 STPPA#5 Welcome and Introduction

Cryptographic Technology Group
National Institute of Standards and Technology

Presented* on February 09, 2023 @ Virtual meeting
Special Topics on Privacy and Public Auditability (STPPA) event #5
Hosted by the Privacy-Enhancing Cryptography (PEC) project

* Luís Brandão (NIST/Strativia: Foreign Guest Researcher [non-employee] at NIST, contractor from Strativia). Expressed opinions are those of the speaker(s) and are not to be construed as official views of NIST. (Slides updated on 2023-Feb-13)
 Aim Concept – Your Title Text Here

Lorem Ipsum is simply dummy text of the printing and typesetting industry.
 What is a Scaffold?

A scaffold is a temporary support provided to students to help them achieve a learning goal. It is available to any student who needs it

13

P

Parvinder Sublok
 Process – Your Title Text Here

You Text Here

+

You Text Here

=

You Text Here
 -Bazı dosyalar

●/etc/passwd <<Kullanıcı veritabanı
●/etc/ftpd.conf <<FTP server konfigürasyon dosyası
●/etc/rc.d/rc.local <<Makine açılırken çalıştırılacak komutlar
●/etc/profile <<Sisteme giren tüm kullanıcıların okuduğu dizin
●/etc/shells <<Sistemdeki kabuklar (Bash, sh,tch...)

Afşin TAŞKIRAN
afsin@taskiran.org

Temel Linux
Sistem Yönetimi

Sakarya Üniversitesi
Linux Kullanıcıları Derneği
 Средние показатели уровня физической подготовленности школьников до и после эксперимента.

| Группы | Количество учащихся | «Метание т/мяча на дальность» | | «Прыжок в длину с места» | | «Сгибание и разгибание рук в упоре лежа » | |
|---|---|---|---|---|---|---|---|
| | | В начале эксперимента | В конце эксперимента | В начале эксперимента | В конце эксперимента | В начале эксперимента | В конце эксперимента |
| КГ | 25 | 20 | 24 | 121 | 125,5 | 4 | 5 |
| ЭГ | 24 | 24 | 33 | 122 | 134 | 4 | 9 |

※ ※ ※

### PROBLEM DESCRIPTION
The full set of entries should be transcribed exactly.

### SOLUTION TO THE EXERCISE
 STPPA#5 Welcome and Introduction

Cryptographic Technology Group
National Institute of Standards and Technology

Presented* on February 09, 2023 @ Virtual meeting
Special Topics on Privacy and Public Auditability (STPPA) event #5
Hosted by the Privacy-Enhancing Cryptography (PEC) project

* Luís Brandão (NIST/Strativia: Foreign Guest Researcher [non-employee] at NIST, contractor from Strativia). Expressed opinions are those of the speaker(s) and are not to be construed as official views of NIST. (Slides updated on 2023-Feb-13)
 Aim Concept – Your Title Text Here

Lorem Ipsum is simply dummy text of the printing and typesetting industry.
 What is a Scaffold?

A scaffold is a temporary support provided to students to help them achieve a learning goal. It is available to any student who needs it

13

P

Parvinder Sublok
 Process – Your Title Text Here

You Text Here

+

You Text Here

=

You Text Here
 -Bazı dosyalar

●/etc/passwd <<Kullanıcı veritabanı
●/etc/ftpd.conf <<FTP server konfigürasyon dosyası
●/etc/rc.d/rc.local <<Makine açılırken çalıştırılacak komutlar
●/etc/profile <<Sisteme giren tüm kullanıcıların okuduğu dizin
●/etc/shells <<Sistemdeki kabuklar (Bash, sh,tch...)

Afşin TAŞKIRAN
afsin@taskiran.org

Temel Linux
Sistem Yönetimi

Sakarya Üniversitesi
Linux Kullanıcıları Derneği
 Средние показатели уровня физической подготовленности школьников до и после эксперимента.

| Группы | Количество учащихся | «Метание т/мяча на дальность» | | «Прыжок в длину с места» | | «Сгибание и разгибание рук в упоре лежа » | |
|---|---|---|---|---|---|---|---|
| | | В начале эксперимента | В конце эксперимента | В начале эксперимента | В конце эксперимента | В начале эксперимента | В конце эксперимента |
| КГ | 25 | 20 | 24 | 121 | 125,5 | 4 | 5 |
| ЭГ | 24 | 24 | 33 | 122 | 134 | 4 | 9 |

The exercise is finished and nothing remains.